Robots humble US Army in wargames




Robots humble US Army in wargames

The mission involved dislodging a defending company of infantry, about 120 soldiers, with a single platoon of just 40 attackers on foot
By DAVE MAKICHUK DECEMBER 19, 2019
How big a difference does it make when you reinforce foot troops with drones and ground robots? You get about a 10–fold increase in combat power, according to a recent Army wargame.
“Their capabilities were awesome,” said Army Capt. Philip Belanger, a Ranger Regiment and Stryker Brigade veteran who commanded a robot-reinforced platoon in nearly a dozen computer-simulated battles at the Fort Benning’s Maneuver Battle Lab. “We reduced the risk to US forces to zero, basically, and still were able to accomplish the mission.”
According to a special report from Sydney J. Freedberg Jr. in Breaking Defense, that mission involved dislodging a defending company of infantry, about 120 soldiers, with a single platoon of just 40 attackers on foot.
That’s a task that would normally be assigned to a battalion of over 600. In other words, instead of the minimum 3:1 superiority in numbers that military tradition requires for a successful attack, Belanger’s simulated force was outnumbered 1:3.
When they ran the scenario without futuristic technologies, using the infantry platoon as it exists today, “that did not go well for us,” Belanger said drily.
But that was just the warm-up, getting the captain and his four human subordinates – three lieutenants and a staff sergeant, each commanding a simulated squad – familiar with the Army’s OneSAF software. That’s a complex physics-based model so fine-grained it can assess whether an individual (simulated) soldier is killed, wounded or unscathed in any given attack.
OneSAF also strictly limits the amount of information each human player gets.

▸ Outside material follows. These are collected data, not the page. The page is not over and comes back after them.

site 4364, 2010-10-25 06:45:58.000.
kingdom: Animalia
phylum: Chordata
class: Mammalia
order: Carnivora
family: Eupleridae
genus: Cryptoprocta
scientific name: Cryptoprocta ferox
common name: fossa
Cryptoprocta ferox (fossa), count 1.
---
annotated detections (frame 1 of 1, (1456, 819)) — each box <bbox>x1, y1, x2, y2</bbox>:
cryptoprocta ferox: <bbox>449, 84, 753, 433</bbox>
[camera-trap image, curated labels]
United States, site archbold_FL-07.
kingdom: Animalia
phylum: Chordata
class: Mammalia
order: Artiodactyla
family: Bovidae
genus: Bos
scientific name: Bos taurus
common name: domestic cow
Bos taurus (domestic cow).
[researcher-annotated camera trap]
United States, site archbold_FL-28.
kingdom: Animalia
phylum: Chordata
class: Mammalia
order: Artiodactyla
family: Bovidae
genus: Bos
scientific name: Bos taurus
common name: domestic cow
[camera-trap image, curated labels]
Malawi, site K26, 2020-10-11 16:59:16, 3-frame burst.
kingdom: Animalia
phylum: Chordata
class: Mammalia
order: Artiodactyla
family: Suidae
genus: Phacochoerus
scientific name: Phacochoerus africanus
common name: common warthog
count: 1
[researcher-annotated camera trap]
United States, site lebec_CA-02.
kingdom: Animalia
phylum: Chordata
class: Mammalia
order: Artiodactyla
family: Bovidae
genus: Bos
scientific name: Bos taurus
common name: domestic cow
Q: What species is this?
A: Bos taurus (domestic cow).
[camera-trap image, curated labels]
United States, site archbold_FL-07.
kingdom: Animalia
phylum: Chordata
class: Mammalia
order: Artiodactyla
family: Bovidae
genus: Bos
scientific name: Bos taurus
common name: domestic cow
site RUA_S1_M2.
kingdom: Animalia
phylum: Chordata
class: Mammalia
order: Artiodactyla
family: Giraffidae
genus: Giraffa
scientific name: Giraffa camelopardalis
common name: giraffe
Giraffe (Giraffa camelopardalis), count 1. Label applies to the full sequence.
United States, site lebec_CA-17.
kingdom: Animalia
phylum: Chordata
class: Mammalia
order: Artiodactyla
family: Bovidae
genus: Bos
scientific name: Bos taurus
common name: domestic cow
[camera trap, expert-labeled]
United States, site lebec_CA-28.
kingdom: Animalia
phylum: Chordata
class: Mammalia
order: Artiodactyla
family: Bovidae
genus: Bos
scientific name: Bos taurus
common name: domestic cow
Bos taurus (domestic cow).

They only know what their simulated soldiers on the battlefield could, so it replicates the fog of war, if not the fear, the report said.
Wargame organizers then added dozens of unmanned systems to the simulation. The immediate impact was on what Belanger and his team could see. Instead of being limited to the immediate field of view of their simulated soldiers, they could send the drones ahead to scout. Instead of being able to engage the enemy about 500 meters away (not quite a third of a mile) – or less in dense terrain like a jungle or a city – they could spot and attack them from 5,000 meters (more than three miles).
“It was awesome to be able to increase that zone of where we knew exactly what was going on, without being right on top of the enemy,” Belanger told me. “We were able to pretty much control the amount of area that probably a battalion-minus would have been able to control, with just one platoon.”
That doesn’t mean it was easy to adapt to the new tools.
“The first time we used them was definitely a learning curve,” Belanger said. Drones can move much faster than ground robots, but they can’t carry as much firepower as a ground vehicle of similar size and cost, the report said.
So, at first the fliers rushed ahead, found the enemy position, and then had to wait for the ground units to catch up. Meanwhile the opposing players, controlling the enemy force, noticed the drones and, although they weren’t able to shoot them down – something unlikely to be true with, say, the Russians – they could use the time to ready their defenses. Belanger’s manned-unmanned team still won, but not as decisively as they wanted to.
“Our UAS [Unmanned Aerial Systems] were able to identify exactly where enemy were, but we were unable to kill them without our ground vehicles,” he said. “You have to figure out how you’re going to mass combat power,” rather than attack piecemeal.
“As we did more and more iterations, we were able to build in more control measures and have more of … a human in the loop,” Belanger told me. “After about the second or third run with all the advanced systems,” he said, the human players were able to coordinate the air and ground robots in a single synchronized assault.
Coordinating these high-tech combined arms – aerial drones, unmanned ground vehicles, and human foot soldiers – was a lot more complex than leading an ordinary infantry platoon, Belanger said. While young troops who grew up on video know how to use computer control interfaces, they may not have the tactical experience required.
“Usually a platoon leader is a brand-new second or first lieutenant. Are they the right person for that job?” he asked. “[Should] a captain be leading a 40-person platoon” – as Belanger did in the wargame – “or is it a subject matter expert we don’t currently have in the Army?”
The technologies Capt. Belanger’s platoon used in the simulation don’t exist in real life – yet. But they are all feasible in the fairly near term, insisted Ted Maciuba, a retired Army officer who’s now deputy director of robotic requirements at Fort Benning’s Capabilities Development and Integration Directorate.
“These are things that industry and the Army labs said they could do,” Maciuba said.
What’s next? The Army wants to build actual prototypes of select technologies for a series of real-world field tests and experiments in 2020. A formal Request For Proposals – informed by the white papers and the wargame – will come out shortly, he said, with proposals to be submitted in January.
Working with Georgia Tech Research Institute, the Army will try out the individual prototypes, then integrate them together into a series of increasingly complex experiments, culminating in a full “system of systems” field exercise this coming September.